Start of Supplied records
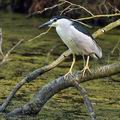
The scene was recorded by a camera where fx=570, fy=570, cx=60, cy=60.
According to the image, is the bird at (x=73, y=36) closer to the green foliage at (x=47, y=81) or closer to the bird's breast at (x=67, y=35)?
the bird's breast at (x=67, y=35)

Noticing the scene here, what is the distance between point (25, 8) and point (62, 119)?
741 inches

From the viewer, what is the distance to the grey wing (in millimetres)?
6975

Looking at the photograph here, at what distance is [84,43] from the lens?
7047 mm

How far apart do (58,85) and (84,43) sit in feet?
2.14

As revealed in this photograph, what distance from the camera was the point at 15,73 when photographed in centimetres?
1120

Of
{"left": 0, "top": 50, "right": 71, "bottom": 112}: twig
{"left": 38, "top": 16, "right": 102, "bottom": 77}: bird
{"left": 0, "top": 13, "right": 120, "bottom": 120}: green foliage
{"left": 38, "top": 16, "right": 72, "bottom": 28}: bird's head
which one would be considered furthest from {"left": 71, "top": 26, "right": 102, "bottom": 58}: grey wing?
{"left": 0, "top": 13, "right": 120, "bottom": 120}: green foliage

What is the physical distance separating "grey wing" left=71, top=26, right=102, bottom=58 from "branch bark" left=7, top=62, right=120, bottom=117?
24 cm

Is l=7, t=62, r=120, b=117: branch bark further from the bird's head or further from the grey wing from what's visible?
the bird's head

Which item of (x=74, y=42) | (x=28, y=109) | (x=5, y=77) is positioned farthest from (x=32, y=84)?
(x=74, y=42)

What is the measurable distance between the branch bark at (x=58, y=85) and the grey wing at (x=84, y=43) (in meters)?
0.24

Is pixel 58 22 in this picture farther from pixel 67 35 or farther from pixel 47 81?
pixel 47 81

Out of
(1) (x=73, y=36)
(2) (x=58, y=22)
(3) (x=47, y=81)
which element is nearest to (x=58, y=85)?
(1) (x=73, y=36)

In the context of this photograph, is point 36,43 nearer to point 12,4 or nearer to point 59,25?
point 59,25

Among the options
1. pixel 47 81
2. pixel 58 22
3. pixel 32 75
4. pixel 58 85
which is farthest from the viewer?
pixel 47 81
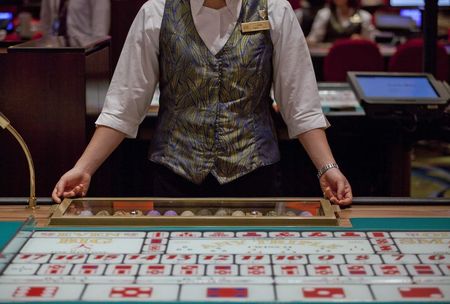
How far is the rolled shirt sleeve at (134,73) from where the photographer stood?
2365mm

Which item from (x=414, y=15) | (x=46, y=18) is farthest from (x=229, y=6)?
(x=414, y=15)

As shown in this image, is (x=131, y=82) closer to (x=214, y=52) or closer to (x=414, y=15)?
(x=214, y=52)

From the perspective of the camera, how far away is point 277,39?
239 cm

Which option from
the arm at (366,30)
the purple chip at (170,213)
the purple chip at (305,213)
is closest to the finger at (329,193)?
the purple chip at (305,213)

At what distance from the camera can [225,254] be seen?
1683 millimetres

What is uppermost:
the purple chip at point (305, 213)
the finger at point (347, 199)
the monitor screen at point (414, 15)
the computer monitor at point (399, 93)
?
the monitor screen at point (414, 15)

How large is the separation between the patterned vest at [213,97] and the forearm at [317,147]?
0.50 ft

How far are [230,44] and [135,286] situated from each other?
107cm

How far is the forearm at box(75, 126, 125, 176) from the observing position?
226cm

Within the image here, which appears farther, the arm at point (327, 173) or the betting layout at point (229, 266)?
the arm at point (327, 173)

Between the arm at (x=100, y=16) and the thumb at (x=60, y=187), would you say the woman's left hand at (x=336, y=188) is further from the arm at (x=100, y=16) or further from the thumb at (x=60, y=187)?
the arm at (x=100, y=16)

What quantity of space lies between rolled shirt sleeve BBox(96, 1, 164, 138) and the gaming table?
1.23ft

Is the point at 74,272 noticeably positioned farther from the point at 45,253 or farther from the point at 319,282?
the point at 319,282

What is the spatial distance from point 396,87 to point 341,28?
16.5ft
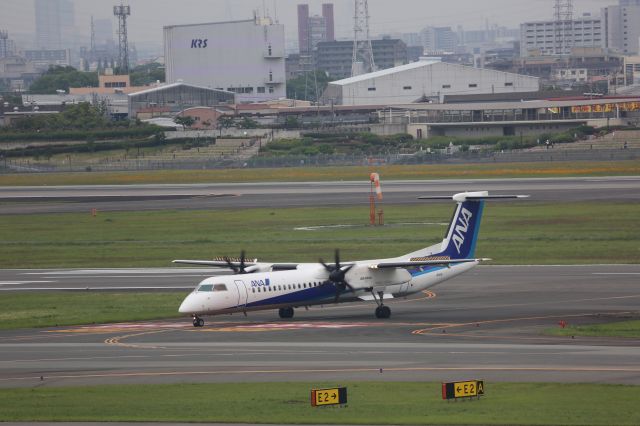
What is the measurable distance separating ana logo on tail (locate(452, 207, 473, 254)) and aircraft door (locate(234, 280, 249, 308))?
34.0ft

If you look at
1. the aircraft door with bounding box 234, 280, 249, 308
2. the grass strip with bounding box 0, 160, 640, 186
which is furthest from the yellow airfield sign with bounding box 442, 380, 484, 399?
the grass strip with bounding box 0, 160, 640, 186

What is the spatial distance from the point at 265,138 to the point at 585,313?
12453cm

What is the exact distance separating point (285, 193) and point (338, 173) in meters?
21.4

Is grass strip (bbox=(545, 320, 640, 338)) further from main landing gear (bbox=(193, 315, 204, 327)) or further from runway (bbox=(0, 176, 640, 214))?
runway (bbox=(0, 176, 640, 214))

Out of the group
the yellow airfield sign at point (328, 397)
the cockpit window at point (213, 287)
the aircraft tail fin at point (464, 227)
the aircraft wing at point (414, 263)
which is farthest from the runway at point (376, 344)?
the yellow airfield sign at point (328, 397)

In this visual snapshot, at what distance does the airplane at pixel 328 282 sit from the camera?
46.4 metres

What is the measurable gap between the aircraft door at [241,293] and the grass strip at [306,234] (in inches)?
772

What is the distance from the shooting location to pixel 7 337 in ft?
148

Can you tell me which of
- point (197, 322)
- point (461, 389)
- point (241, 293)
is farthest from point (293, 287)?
point (461, 389)

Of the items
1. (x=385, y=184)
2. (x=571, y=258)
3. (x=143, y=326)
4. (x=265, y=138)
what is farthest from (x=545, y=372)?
(x=265, y=138)

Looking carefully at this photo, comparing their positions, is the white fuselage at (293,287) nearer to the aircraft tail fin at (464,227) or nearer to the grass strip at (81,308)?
the aircraft tail fin at (464,227)

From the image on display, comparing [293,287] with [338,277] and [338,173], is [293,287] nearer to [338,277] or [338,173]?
[338,277]

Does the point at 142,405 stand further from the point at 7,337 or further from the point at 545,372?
the point at 7,337

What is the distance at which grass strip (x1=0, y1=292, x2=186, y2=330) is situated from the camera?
4950 cm
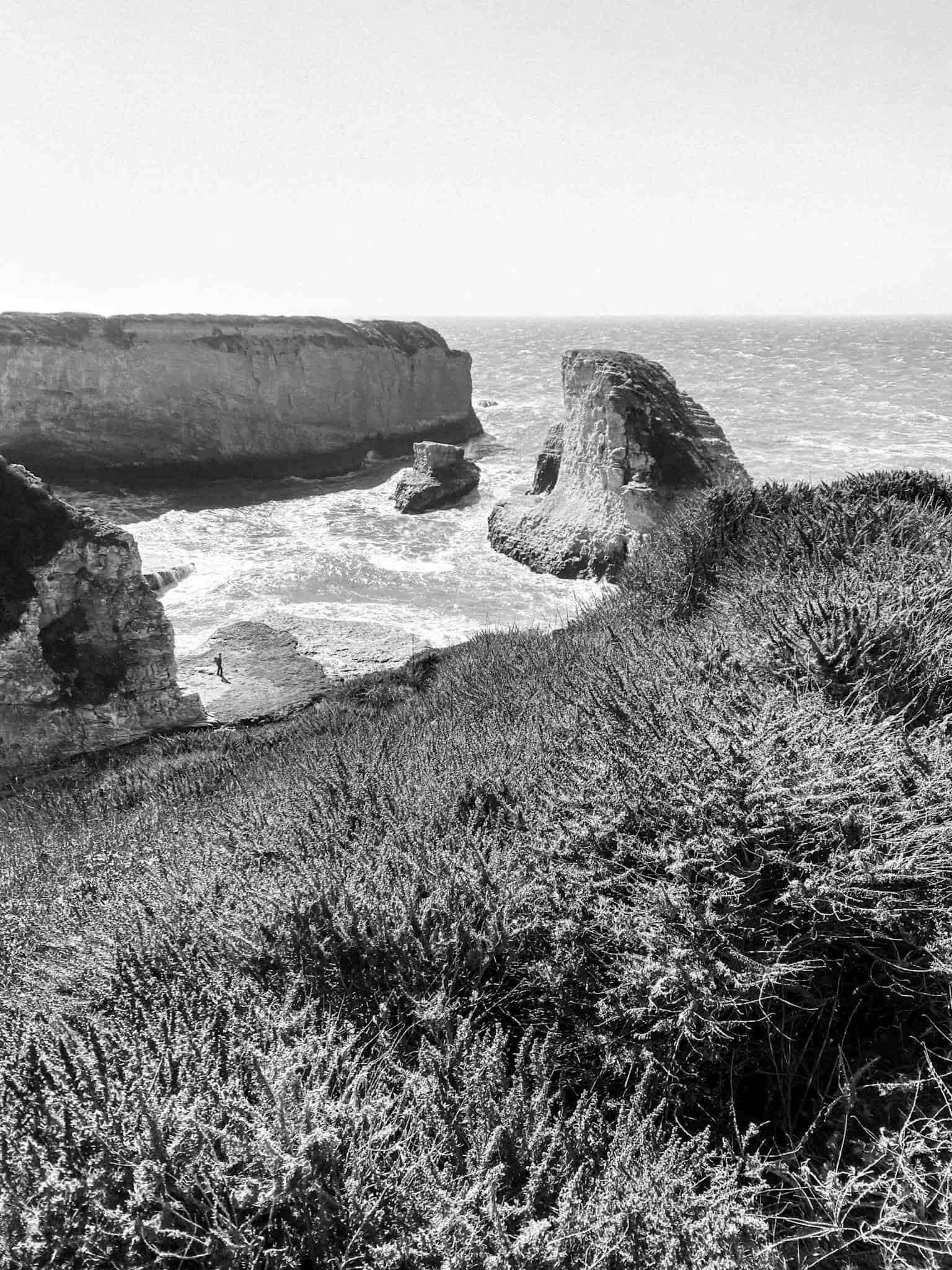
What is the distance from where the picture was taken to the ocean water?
66.5 feet

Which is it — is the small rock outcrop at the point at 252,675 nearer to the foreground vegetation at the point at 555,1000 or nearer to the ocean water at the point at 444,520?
the ocean water at the point at 444,520

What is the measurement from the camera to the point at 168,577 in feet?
71.8

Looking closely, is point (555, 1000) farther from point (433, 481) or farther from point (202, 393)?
point (202, 393)

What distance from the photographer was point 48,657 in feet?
36.8

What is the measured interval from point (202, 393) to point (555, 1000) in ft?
118

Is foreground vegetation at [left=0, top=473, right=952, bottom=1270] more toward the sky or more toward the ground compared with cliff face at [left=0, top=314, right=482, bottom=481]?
more toward the ground

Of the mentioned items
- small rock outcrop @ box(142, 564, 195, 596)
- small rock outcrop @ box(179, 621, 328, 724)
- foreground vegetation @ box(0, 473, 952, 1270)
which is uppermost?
foreground vegetation @ box(0, 473, 952, 1270)

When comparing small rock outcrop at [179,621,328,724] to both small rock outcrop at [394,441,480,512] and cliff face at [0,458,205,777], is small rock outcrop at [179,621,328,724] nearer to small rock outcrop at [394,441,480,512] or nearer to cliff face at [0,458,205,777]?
cliff face at [0,458,205,777]

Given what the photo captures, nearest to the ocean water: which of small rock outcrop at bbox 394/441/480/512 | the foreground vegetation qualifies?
small rock outcrop at bbox 394/441/480/512

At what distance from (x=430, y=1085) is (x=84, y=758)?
1040 centimetres

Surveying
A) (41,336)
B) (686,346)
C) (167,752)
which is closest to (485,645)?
(167,752)

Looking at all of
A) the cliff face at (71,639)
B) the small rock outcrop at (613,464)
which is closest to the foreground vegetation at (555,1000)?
the cliff face at (71,639)

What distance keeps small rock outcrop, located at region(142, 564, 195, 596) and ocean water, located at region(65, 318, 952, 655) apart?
0.34 meters

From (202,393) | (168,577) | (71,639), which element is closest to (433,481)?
(168,577)
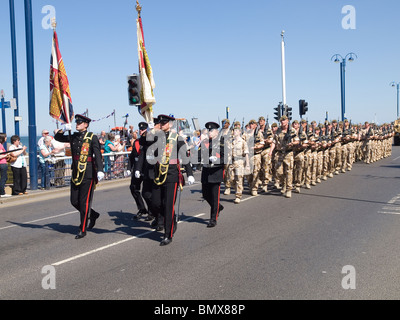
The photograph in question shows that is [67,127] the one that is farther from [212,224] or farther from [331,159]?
[331,159]

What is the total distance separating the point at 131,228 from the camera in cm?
777

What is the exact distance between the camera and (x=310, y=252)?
592 centimetres

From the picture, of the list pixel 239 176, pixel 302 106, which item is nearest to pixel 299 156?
pixel 239 176

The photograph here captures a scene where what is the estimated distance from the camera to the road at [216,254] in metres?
4.58

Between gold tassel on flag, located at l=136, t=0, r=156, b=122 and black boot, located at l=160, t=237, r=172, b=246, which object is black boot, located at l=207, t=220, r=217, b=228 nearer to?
black boot, located at l=160, t=237, r=172, b=246

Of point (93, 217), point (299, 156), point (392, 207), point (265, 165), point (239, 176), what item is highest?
point (299, 156)

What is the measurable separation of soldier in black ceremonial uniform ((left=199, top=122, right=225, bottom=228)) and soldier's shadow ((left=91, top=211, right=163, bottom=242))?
43.3 inches

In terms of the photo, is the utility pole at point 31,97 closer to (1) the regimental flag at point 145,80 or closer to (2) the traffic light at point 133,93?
(2) the traffic light at point 133,93

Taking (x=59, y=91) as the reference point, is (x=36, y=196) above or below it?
below

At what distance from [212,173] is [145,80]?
7.60 ft

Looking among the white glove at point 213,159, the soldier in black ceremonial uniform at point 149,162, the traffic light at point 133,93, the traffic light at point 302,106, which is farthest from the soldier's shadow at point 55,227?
the traffic light at point 302,106

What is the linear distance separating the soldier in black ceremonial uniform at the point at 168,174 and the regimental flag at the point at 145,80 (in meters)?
1.54

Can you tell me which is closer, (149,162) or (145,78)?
(149,162)

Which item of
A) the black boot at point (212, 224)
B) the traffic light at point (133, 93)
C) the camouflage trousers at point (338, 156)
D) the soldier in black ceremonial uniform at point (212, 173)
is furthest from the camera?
the camouflage trousers at point (338, 156)
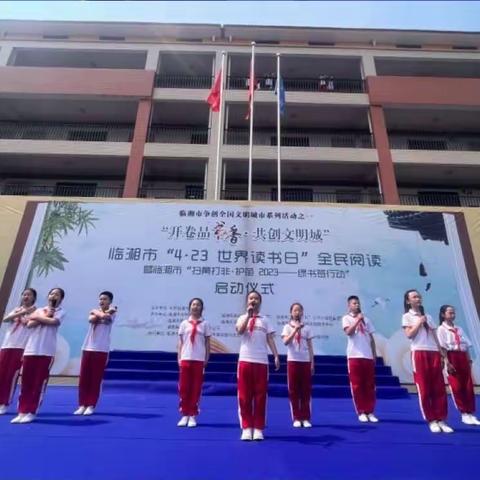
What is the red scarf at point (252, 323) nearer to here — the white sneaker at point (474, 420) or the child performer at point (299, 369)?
the child performer at point (299, 369)

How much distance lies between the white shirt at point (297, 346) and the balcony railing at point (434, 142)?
1008cm

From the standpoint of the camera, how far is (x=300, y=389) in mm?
3379

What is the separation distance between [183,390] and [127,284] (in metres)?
3.13

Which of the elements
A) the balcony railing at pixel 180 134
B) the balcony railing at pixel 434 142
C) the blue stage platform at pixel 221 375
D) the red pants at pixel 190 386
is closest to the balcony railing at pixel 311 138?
the balcony railing at pixel 180 134

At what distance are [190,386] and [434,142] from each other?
1156 centimetres

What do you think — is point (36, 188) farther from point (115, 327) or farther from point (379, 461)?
point (379, 461)

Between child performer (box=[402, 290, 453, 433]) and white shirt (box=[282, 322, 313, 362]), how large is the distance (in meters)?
0.89

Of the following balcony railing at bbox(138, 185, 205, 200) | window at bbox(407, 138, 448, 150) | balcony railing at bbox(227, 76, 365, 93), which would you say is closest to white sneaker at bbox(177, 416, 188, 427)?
balcony railing at bbox(138, 185, 205, 200)

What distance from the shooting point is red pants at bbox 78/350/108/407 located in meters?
3.60

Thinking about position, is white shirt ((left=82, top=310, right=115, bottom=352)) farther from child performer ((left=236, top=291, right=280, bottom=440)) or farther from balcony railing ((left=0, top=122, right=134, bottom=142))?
balcony railing ((left=0, top=122, right=134, bottom=142))

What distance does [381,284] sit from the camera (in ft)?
20.0

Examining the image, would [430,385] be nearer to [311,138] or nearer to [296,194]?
[296,194]

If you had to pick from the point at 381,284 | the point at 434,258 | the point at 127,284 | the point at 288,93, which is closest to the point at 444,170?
the point at 288,93

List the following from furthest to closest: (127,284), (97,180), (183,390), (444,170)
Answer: (97,180)
(444,170)
(127,284)
(183,390)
End of Supplied records
**Set problem:** Carry over every line of the records starting at the line containing "At what distance from the" and ending at the line containing "1683 millimetres", both included. Add 61 to each distance figure in the answers.

**The answer:**
At what distance from the camera can [225,254] be seen?
1744 millimetres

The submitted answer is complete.